DOCUMENT TEXT.

* * * * * * *

Euclid showed that if a > b, the greatest common divisor of a and b is the same as the greatest common divisor of b and a%b., that is
gcd of a and b = gcd of b and a % b ( a >=b)
For example,
the gcd of a = 27 and b = 18 is the same as
the gcd of a = 18 and b = 9 (because 9 = 27 % 18) =
the gcd of a = 9 and b = 0 (because 0 = 18 % 9) =
9
the gcd of 15 and 6 =
the gcd of 6 and 3 (15 % 6) =
the gcd of 3 and 0 (6 % 3) =
3
the gcd of 11 and 5 =
the gcd of 5 and 1 (11 %5) =
the gcd of 1 and 0 (5 % 1 ) =
1
Notice how each of these ends: b is 0 and the gcd is a.
The least common multiple (lcm) of two numbers a and b is the smallest non-zero number that is a multiple of both a and b. For example
the lcm of 5 and 3 is 15 (15 is the smallest multiple of both 5 and 3)
the lcm of 9 and 6 is 18
the lcm of 27 and 6 is 54 and
the lcm of 20 and 4 is 20
The least common multiple of a and b can be found as
(lcm of a and b) = (a * b)/ (gcd of a and b)
For example
the lcm of 9 and 6 = (9 * 6)/ (gcd of 9 and 6) = 54/3 = 18
the lcm of 27 and 6 = (27 *6)/(gcd of 27 and 6) = 162/3 =54
the lcm of 20 and 4 = (20*4)/(gcd 20 and 4) = 80/4 = 20
Write a class with two methods
int gcd (a,b) // returns the greatest common divisor of positive integers a and b
int lcm (a,b) // returns the least common multiple of positive integers a and b
Include a main method that tests these two methods. The main method should include a loop so that a user can repeat the test.
Sample output:
Enter two positive integers: 27 6
The gcd of 27 and 6 is 3
The lcm of 27 and 6 is 54
Run again? 1 for Yes any other digit for No: 1
Enter two positive integers: 4 20
The gcd of 4 and 20 is 4
The lcm of 4 and 20 is 20
Run again? 1 for Yes any other digit for No: 0
NOTE: The user can enter the integers in any order. The largest need not be first. However, when computing gcd (a,b), a must be the larger integer. So before attempting to compute the gcd, your method must determine whether or not a is the larger. If b happens to be larger than a, then switch the values in a and b.
Remember to switch the values in two variables, you need and extra temporary variable.
The Car or the Goat?
2. Monty.java
On the TV game show, "Let's Make a Deal," host Monty Hall shows a contestant three closed doors. Monty tells the contestant that behind one of the doors is a new car but behind each of the other doors there is a goat. The contestant chooses one door. Monty then opens one of the other doors-- the one with the goat. The contestant now has the option: stick with the original door or switch. Write a computer simulation of this game. The computer is Monty Hall and the user is the contestant.
Sample Output:
Hello, I am Monty Hall and welcome to "Let's Make a Deal." Here is our first contestant.

* * * * * * *

Spatial relation data:
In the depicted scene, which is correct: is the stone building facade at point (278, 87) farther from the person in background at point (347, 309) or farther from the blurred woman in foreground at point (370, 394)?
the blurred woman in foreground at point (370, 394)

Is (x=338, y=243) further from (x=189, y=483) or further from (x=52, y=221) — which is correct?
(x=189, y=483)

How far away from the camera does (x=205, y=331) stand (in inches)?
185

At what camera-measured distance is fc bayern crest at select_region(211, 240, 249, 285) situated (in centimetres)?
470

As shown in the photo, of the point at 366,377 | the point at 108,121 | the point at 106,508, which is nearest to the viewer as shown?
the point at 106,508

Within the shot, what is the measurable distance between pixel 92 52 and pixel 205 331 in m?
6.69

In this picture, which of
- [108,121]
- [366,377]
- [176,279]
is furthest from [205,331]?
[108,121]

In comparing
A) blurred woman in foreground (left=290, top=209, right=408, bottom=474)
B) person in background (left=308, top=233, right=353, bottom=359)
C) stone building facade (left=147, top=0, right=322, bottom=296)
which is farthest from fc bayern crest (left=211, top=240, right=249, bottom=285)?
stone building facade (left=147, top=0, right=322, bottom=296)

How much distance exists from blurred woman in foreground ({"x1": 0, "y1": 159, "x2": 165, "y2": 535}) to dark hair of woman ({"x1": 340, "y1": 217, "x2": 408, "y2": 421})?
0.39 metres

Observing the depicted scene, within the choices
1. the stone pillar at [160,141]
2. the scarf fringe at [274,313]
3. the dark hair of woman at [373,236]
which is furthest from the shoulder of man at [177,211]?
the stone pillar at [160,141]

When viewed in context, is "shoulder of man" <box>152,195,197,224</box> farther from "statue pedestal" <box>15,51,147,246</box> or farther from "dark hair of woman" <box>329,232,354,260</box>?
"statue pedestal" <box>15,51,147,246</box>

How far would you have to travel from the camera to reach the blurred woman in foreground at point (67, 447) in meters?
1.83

* * * * * * *

EXERCISE INSTRUCTIONS.
#1 According to the programming exercise text, what must the gcd method do if b is larger than a?
#2 Continue the programming exercise text from the point where it stops.
The rows bear no relation to the programming exercise text.

ANSWER LIST.
#1 It must switch the values in a and b.

#2
Welcome to the show. Now, in front of you are three doors. Behind two of these doors is a goat but behind the third door is a shiny new Jaguar. You may choose one of the doors. Which will it be : 1, 2, or 3?
3
OK , you choose door 3. But before I show you what is behind door 3, let's take a look behind door 1. Let's open door 1. That's right, behind door 1 is a goat.
Now do you want to keep door 3 or switch to door 2?
3
You are keeping door 3. Let's open door 3 and see what is there.
Sorry, you got the goat.
Want to play again?
n
You should divide the program into a sequence of method calls. The main(...) method should be just a few so lines. You decide what the methods should do. There is not a single right answer. However, keep the methods simple. A method should probably perform a single task.
Switch or stay? Keep the original door or change? It may seem that it makes no difference butyou are twice as likely to win if you switch. Play 100 times and switch each time....how many times did you get the car?
Now, check out these websites:
http://math.ucsd.edu/~crypto/Monty/Montytitle.html
http://utstat.toronto.edu/david/MH.html
http://www.shodor.org/interactivate/activities/monty3/index.html
3. Evens.java
Write a RECURSIVE method
public static int evens( int n)
that (a) prints out the even numbers between n and 0 inclusive, (b) returns the number of even numbers between 0 and n inclusive, for any positive integer n.
For example,
evens(9): prints out 8,6,4,2,0 and returns 5
evens(4): prints out 4,2,0 and returns 3
evens(21): prints out 20,18,16,14,12,10,8,6,4,2,0 and returns 11
Make sure that you include a base case. What is the recursive case? Let the recursive case solve a simpler problem.
Use this main method to test your program
public static void main (String[] args)
{
Scanner input = new Scanner(System.in);
System.out.print("Enter a positive integer or 0 to end: ");
int n = input.nextInt();
while (n != 0)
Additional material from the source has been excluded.